# Skipper! :)



## littlemissmiss7 (May 24, 2010)

Skipper


----------



## rlw (Mar 30, 2010)

Great color!


----------



## jeanclaudeasher (May 20, 2010)

Very pretty =)


----------



## BettaxFishxCrazy (Sep 5, 2009)

He's beautiful!


----------



## littlemissmiss7 (May 24, 2010)

thanks  ive had bettas since i was in kidergarden but i just got rly interseted in colors n types n all that


----------



## JaspersANGEL (Oct 12, 2009)

pretty! blue betta's are something special *lol*


----------



## Jayy (Dec 23, 2009)

Gorgeous betta!!


----------



## littlemissmiss7 (May 24, 2010)

thanks! do you guys see the spots on his dorsal? those just got there. well acctually i dont hink you could have noticed them from ya know normally looking at him but... if ya look close theyre there


----------



## Alienbetta1 (May 9, 2010)

Wow hes so pretty!


----------



## sjones (Apr 28, 2010)

I love the spots!

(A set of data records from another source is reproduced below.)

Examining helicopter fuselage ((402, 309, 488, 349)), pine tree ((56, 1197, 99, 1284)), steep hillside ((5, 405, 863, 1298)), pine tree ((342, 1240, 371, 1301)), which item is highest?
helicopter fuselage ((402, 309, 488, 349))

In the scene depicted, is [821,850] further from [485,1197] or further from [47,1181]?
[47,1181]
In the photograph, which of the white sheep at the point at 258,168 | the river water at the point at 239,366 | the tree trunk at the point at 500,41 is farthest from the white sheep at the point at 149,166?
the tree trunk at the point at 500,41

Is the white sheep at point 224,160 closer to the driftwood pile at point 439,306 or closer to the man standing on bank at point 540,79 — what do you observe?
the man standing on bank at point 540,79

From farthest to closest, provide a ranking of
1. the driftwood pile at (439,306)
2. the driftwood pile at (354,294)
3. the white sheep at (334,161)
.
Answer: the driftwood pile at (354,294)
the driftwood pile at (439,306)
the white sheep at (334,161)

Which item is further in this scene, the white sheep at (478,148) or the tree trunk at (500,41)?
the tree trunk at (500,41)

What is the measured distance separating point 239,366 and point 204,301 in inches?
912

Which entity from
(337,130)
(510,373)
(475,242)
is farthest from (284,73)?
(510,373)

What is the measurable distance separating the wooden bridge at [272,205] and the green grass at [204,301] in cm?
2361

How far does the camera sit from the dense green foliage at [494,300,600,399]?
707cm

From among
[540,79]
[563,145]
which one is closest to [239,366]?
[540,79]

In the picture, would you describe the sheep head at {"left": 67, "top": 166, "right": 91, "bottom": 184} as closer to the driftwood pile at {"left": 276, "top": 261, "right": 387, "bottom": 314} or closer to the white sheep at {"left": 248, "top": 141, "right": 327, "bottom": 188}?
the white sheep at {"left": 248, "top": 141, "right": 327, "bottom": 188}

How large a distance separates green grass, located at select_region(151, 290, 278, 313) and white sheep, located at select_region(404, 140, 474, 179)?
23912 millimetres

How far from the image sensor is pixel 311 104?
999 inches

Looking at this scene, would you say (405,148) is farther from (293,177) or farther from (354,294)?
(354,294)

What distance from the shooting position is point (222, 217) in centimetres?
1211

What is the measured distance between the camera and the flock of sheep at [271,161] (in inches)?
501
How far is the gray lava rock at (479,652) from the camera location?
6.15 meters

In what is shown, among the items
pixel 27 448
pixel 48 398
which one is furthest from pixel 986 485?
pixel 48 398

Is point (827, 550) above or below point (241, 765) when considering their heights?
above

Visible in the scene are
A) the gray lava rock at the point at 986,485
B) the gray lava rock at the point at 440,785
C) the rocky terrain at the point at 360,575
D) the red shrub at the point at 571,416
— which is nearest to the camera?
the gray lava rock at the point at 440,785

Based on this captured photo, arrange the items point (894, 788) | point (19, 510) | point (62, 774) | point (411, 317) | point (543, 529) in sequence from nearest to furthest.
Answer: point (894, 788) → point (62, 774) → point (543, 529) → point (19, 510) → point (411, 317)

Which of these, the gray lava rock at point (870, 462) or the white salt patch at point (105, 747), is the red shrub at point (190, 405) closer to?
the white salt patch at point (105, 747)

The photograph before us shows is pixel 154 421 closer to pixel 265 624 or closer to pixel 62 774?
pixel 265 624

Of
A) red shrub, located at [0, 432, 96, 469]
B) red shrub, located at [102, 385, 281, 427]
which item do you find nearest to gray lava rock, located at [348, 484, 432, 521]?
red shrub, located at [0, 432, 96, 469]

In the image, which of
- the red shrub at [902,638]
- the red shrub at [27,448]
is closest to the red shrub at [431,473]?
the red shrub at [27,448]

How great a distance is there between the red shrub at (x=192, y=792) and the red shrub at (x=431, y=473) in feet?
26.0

Clampy has those too! So handsome!


----------



## bloo97 (Mar 6, 2010)

Ooh! Pretty fish! He looks like Bloo!


----------



## Alienbetta1 (May 9, 2010)

Love em all up!!!!


----------



## SemioticSleep (Mar 31, 2010)

I have that tank for my female betta.


----------



## loppy656 (Jul 31, 2009)

He's soooooo blue! Love it!


----------



## LightsYouOnFire (Feb 8, 2010)

very purdy


----------